What is your price range? Many stores sell new PC's for very low prices.
 
You can pick up an i3, maybe even i5 desktop in the $300-400 range anywhere and that's all she needs. Canada Computers, Tiger Direct, NCIX
 
To be honest I was hoping to keep it around $200 but I also don't want to have problems so I guess if I had to spend a bit more to make sure that it was going to be everything that she needs that's okay too. But it will strictly be a work computer (we have 2 macbooks already) so 80G HDD and like 4G ram is probably going to be lots. Nothin' fancy.
 
Well ****....That's what I'm looking for. I didn't realize that TD sold off-lease units. Thanks for the link!
 
If you have intel macs you can dual boot with a copy of windows and 10.5 or better. Or you can run windows in a window

+1

Just buy an OEM version of Windows 7 for under $100 and upgrade the ram as much as you can go. No need for two computers when you have one that will most likely do both.
 
I consider myself to be a little above average in general tech knowledge but computer are not my strongest suit. (I can swap out ram but that's about it lol). Are you talking about a harddrive partition or bootcamp? I understand that in theory but wouldn't have the first clue how to do that. She has an old white MB with either a 80 or 120G HDD and was originally running 2x512 ram. I am pretty sure it's intel but I'm not 100% on that.
 
It's been almost 4 years since I've used it, so there may be better/easier products out there these days - but I had great luck with:

https://www.virtualbox.org/

I have NEVER used a Mac for personal or work purposes - but a client had a Mac and NEEDED to run software designed only for Windows. He left his laptop with me overnight and when he came in the next day I had installed virtualbox and it was running full-screen. When he opened the lid and saw the "press control-alt-delete" to login window he started to freak out and thought I had formatted his Mac and installed windows on it (which would have been impossible). I got a good chuckle outta that!

At any rate, having never used a Mac before I found it easy enough to install (virtualbox) and get the OS loaded onto it. It worked pretty flawlessly I must say, even printing etc. Windows automatically detected all the drivers from the Mac OS and it was practically plug-and-play.

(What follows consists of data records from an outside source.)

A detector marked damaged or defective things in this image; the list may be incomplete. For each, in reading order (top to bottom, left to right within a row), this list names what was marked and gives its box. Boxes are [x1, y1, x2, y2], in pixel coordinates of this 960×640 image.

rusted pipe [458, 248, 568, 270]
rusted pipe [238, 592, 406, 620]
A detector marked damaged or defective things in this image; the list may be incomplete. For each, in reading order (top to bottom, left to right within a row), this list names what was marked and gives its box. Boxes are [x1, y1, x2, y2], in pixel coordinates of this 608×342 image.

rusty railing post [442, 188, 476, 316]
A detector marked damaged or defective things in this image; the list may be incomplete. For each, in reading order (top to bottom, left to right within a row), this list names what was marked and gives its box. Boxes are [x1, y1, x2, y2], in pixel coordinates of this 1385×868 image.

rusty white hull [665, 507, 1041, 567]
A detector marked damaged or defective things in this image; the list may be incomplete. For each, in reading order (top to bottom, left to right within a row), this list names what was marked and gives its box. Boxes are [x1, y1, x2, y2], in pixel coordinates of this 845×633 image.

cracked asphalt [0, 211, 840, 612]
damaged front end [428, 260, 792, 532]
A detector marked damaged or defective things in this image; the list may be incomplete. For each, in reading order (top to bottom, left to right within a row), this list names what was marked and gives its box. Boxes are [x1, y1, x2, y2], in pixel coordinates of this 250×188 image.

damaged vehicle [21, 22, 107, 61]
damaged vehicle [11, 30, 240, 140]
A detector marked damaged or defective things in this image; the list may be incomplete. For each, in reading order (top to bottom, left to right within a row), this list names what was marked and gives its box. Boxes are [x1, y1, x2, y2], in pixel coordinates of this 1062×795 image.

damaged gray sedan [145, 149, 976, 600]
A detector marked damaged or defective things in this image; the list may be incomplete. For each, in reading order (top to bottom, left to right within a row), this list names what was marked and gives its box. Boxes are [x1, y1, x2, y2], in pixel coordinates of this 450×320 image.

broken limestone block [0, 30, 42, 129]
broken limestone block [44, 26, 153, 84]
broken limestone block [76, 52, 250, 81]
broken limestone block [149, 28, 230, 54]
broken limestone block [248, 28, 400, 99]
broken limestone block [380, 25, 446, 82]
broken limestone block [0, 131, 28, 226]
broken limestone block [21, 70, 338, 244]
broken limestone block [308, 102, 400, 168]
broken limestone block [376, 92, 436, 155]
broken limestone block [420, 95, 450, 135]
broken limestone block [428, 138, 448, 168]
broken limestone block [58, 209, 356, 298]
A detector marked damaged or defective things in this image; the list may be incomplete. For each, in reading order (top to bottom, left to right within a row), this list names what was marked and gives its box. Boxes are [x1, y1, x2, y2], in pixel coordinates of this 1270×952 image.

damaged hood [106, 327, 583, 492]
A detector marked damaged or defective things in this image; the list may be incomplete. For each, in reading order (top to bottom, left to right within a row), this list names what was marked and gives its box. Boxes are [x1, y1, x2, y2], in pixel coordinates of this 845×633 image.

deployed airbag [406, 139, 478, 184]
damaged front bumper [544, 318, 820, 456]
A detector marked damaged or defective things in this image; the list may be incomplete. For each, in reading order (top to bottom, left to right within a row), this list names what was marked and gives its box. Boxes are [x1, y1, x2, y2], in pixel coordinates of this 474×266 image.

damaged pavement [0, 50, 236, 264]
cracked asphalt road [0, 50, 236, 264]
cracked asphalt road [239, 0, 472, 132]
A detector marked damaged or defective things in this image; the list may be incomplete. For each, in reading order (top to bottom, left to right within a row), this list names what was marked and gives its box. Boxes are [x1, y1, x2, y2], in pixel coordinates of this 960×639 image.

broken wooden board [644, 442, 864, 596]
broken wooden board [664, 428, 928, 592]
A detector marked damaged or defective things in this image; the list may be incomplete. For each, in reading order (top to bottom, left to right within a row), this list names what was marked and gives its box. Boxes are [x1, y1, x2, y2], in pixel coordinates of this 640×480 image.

That being said you can't go wrong with a $200 refurbished office PC for what she needs.
 
I consider myself to be a little above average in general tech knowledge but computer are not my strongest suit. (I can swap out ram but that's about it lol). Are you talking about a harddrive partition or bootcamp? I understand that in theory but wouldn't have the first clue how to do that. She has an old white MB with either a 80 or 120G HDD and was originally running 2x512 ram. I am pretty sure it's intel but I'm not 100% on that.

You can go that route, or a much simpler route that does not involve any partitions is parallels. http://www.parallels.com/ca/

Makes it very easy to install and lets you run Windows while you run OS X at the same time. You only have a gig of ram, you really want to max that out. I think the white macbooks were 4 gigs. Should be pretty cheap to buy and very easy to install yourself.
 
VMWare fusion is pretty good, I have not tried it personally but I know some MAC guys are using it are pretty happy with it.
 
I wouldn't wanna run virtualization on a 4 gig system.. Can be done but isn't comfortable. I know as I'm doing it right now (not by choice). If you got 16GB it becomes a lot more comfortable, and 32GB is pure dream. Just get a newer machine, yeah its a couple of c-notes, but then you're set for a decade or as long as you need to put up with m$ proprietary crap.
 
VMWare fusion is pretty good, I have not tried it personally but I know some MAC guys are using it are pretty happy with it.


I used to go back and forth between both on 2 different Macs at work. I cant remember the details, but had some weird bluetooth issues with VMware in regards to my mouse and keyboard (apple). Ended up going with parallels and its been working great. VMware ran slightly faster from my tests, but the strange bluetooth issue made it unusable. It might have just been a glitch on my end though.